Use coding specific models. Local models are not multitaskers.

[-]

Aaaaaaaaaeeeee@reddit

https://github.com/Infini-AI-Lab/UMbreLLa

This project lets people run larger models with the model in RAM, try and see if you get much faster 32B speed!

[-]

Frankie_T9000@reddit

So does lm studio? Is there a reason to use this instead?

[-]

Aaaaaaaaaeeeee@reddit

The speculative technology relies on this paper, which is much faster: https://arxiv.org/abs/2402.12374

LMStudio does not have that technology, only naive versions in llama.cpp.

My guess would be here: PCIE is more utilized, And the compute is asymmetrical with speculative decoding in GPU.

They have an open AI compatible API.

[-]

Frankie_T9000@reddit

Thanks for clearing it up!

[-]

timedacorn369@reddit

whats this? how does it work? never heard of this

[-]

Aaaaaaaaaeeeee@reddit

Here are descriptions from the maintainer and some benchmarks from users: https://old.reddit.com/r/LocalLLaMA/comments/1i28pfq/umbrella_llama3370b_int4_on_rtx_4070ti_achieving/

[-]

AnduriII@reddit

Qwen2.5 is amazing fpr this limited space

[-]

My_Unbiased_Opinion@reddit

Personally, I would go with Qwen 2.5 7B. Try for Q4KM and KV cache at Q8 and fill the rest up with context. The 7B model is surprisingly robust.

[-]

HumbleTech905@reddit

+1 Qwen2.5 7b

[-]

Electrical_Cut158@reddit

Following

[-]

lmvg@reddit

QWQ 32B - doesn't do well at the lower quants that would allow it to run on my system, just too slow.

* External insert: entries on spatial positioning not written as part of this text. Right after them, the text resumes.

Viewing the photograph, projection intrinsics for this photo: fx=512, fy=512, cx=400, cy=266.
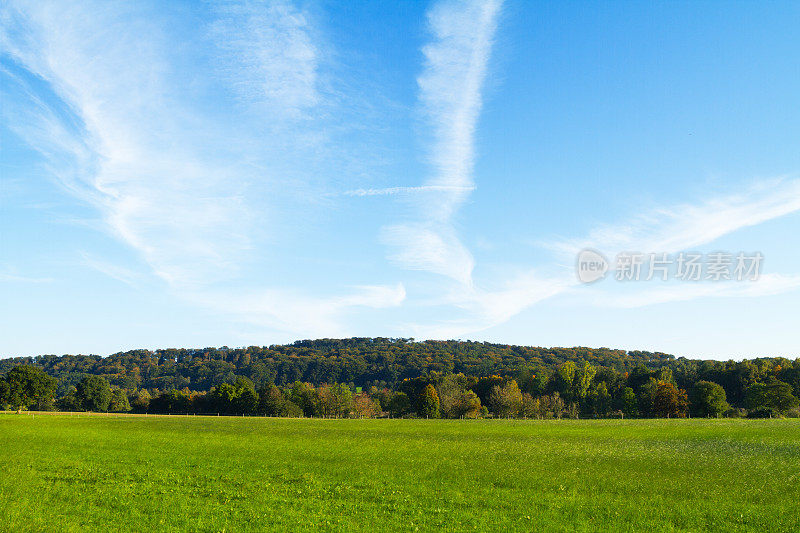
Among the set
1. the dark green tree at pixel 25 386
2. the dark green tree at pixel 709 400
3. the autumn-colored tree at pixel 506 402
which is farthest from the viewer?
the autumn-colored tree at pixel 506 402

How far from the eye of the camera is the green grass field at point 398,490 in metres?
20.9

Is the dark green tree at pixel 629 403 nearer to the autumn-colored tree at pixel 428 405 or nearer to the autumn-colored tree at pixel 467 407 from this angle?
the autumn-colored tree at pixel 467 407

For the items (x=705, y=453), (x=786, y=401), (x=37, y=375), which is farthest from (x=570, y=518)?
(x=37, y=375)

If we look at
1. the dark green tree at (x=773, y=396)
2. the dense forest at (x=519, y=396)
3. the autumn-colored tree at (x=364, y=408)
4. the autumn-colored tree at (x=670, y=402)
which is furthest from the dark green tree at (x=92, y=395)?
the dark green tree at (x=773, y=396)

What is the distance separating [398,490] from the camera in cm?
2780

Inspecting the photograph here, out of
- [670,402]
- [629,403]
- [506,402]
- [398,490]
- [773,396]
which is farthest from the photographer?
[506,402]

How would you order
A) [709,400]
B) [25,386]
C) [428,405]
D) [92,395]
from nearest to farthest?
[709,400]
[25,386]
[428,405]
[92,395]

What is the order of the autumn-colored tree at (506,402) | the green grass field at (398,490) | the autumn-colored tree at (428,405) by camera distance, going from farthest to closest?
1. the autumn-colored tree at (506,402)
2. the autumn-colored tree at (428,405)
3. the green grass field at (398,490)

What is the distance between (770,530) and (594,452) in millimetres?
28437

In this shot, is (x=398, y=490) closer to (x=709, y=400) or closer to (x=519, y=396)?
(x=709, y=400)

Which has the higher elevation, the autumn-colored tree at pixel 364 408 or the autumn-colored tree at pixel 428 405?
the autumn-colored tree at pixel 428 405

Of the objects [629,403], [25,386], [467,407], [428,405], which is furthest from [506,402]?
[25,386]

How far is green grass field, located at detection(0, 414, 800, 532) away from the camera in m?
20.9

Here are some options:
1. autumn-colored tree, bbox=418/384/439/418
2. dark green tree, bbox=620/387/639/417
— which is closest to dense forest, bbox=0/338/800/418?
dark green tree, bbox=620/387/639/417
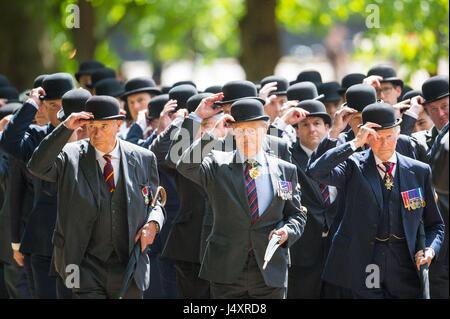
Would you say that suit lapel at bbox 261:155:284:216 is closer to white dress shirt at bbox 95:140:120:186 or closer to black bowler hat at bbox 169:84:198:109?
white dress shirt at bbox 95:140:120:186

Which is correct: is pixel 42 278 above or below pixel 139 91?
below

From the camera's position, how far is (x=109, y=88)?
1474cm

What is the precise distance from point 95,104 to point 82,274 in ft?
4.82

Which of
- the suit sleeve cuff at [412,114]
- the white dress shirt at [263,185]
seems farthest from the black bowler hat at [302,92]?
the white dress shirt at [263,185]

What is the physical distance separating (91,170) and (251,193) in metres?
1.40

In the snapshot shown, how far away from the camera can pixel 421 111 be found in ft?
41.4

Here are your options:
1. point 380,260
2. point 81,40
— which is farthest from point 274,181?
point 81,40

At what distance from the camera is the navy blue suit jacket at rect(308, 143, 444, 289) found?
10391 millimetres

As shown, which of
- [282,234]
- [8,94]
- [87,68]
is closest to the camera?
[282,234]

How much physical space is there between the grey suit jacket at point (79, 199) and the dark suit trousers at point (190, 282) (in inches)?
66.5

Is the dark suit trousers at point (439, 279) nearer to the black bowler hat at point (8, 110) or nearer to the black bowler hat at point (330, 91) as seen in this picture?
the black bowler hat at point (330, 91)

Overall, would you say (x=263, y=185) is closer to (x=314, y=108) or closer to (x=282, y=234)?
(x=282, y=234)

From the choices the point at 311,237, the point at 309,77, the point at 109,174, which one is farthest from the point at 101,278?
the point at 309,77
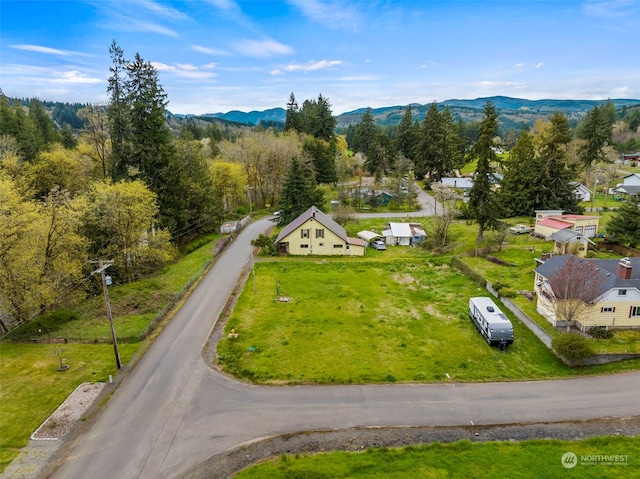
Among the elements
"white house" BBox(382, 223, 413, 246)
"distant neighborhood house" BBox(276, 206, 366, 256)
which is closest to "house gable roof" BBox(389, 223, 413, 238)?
"white house" BBox(382, 223, 413, 246)

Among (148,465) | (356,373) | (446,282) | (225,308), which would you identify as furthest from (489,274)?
(148,465)

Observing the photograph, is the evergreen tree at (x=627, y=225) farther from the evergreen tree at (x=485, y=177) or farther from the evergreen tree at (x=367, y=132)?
the evergreen tree at (x=367, y=132)

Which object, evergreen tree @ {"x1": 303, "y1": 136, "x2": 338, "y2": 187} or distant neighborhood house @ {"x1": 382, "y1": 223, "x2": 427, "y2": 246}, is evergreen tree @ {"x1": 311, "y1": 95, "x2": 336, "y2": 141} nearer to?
evergreen tree @ {"x1": 303, "y1": 136, "x2": 338, "y2": 187}

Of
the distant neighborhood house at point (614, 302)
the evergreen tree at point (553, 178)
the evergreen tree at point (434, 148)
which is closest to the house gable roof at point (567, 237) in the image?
the distant neighborhood house at point (614, 302)

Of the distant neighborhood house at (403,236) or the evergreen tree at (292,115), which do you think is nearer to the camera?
the distant neighborhood house at (403,236)

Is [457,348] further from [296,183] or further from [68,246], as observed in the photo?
[296,183]
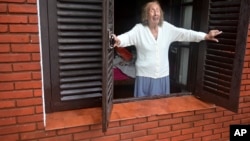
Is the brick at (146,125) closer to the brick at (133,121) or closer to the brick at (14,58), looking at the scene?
the brick at (133,121)

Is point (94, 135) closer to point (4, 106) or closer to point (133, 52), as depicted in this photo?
point (4, 106)

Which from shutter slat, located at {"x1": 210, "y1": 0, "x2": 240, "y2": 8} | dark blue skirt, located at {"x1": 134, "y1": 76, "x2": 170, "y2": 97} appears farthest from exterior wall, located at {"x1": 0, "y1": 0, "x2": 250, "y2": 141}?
shutter slat, located at {"x1": 210, "y1": 0, "x2": 240, "y2": 8}

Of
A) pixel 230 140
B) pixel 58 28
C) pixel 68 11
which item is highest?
pixel 68 11

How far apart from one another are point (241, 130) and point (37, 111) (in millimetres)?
1925

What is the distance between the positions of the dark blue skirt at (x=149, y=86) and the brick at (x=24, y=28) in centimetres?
124

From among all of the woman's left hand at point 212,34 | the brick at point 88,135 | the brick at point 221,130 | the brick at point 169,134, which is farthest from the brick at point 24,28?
the brick at point 221,130

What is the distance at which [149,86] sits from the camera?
2.60 meters

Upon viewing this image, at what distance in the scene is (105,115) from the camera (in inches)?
71.0

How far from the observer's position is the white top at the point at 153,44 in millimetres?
2479

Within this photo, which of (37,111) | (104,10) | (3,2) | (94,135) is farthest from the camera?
(94,135)

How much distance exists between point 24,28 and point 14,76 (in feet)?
1.06

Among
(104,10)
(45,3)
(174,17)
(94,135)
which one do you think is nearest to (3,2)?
(45,3)

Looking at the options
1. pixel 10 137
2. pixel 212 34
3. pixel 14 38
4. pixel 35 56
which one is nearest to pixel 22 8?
pixel 14 38

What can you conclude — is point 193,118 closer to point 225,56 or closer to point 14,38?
point 225,56
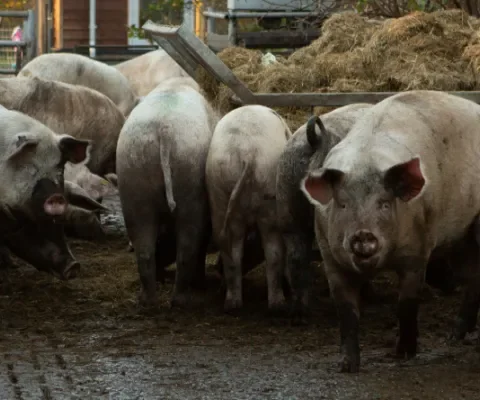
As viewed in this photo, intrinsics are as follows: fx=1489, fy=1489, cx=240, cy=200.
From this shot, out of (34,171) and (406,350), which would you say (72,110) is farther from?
(406,350)

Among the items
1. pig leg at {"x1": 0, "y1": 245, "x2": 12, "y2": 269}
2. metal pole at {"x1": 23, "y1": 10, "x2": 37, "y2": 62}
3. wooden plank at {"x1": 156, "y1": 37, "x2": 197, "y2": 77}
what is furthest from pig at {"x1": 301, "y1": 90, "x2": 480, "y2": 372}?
metal pole at {"x1": 23, "y1": 10, "x2": 37, "y2": 62}

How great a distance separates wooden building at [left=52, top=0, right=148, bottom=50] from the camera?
3136 centimetres

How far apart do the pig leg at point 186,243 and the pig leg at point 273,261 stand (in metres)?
0.43

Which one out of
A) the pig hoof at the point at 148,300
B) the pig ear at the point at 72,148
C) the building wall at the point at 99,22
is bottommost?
the building wall at the point at 99,22

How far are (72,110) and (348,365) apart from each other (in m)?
5.55

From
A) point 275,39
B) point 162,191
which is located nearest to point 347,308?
point 162,191

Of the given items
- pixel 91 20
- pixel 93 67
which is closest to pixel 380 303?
pixel 93 67

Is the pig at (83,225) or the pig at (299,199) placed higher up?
the pig at (299,199)

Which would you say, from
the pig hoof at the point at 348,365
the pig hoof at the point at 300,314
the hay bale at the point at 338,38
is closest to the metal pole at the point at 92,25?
the hay bale at the point at 338,38

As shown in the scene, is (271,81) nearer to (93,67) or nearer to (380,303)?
(380,303)

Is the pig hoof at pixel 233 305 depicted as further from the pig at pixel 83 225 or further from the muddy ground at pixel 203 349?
the pig at pixel 83 225

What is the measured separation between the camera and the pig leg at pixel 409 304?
24.3 ft

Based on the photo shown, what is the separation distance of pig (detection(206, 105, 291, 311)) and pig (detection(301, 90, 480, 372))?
51.4 inches

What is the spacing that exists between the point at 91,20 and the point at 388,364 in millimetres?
23937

What is too slow for you? Mine is 4-5t/s with q4, which for a thinking model I agree is too slow but in nonthinking models it's acceptable I think?

[-]

Qxz3@reddit (OP)

Ya the issue is that it's a thinking model so getting an answer at that speed will take forever. Also at the quants I can run it at, it tends to get stuck in loops it seems.

[-]

AppearanceHeavy6724@reddit

If you like QwQ 32b, you may want to try Qwen-2.5-32b-vl. Vl version is a better storyteller than normal Qwen but slightly worse coder.

[-]

Elegant-Ad3211@reddit

For me Phi-4 q2 was better at coding than Gemma 3 MacBook pro m2 16gb (10gb vram)

R1 was also not bad.

Thanks for this comparison man!

[-]

AppearanceHeavy6724@reddit

I tried Gemma 3 12B IQ4_XS and while it was decent at fiction, it was very bad at coding. Then I had tried Nemo at IQ4 and was as bad at coding as Gemma 3 IQ4_XS and generally dumb. Then I switched my normal workhorse Nemo Q4_K_M it was noticeably better at coding than both previous. Moral of the story - IQ3_XS should not be used, it almost certainly braindamaged esp. at 12b size.

Will try Lyra4 thanks.

[-]

superNova-best@reddit

Have you given Distilled R1 a try? It could solve those issues. Also, consider trying some community-distilled models—maybe flavors of 3.1 8B. The 8B is really good, to be honest; it just needs tuning. There’s also Phi-4—you should give it a try. It worked really well in a role-playing game of mine; it mimicked the characters perfectly.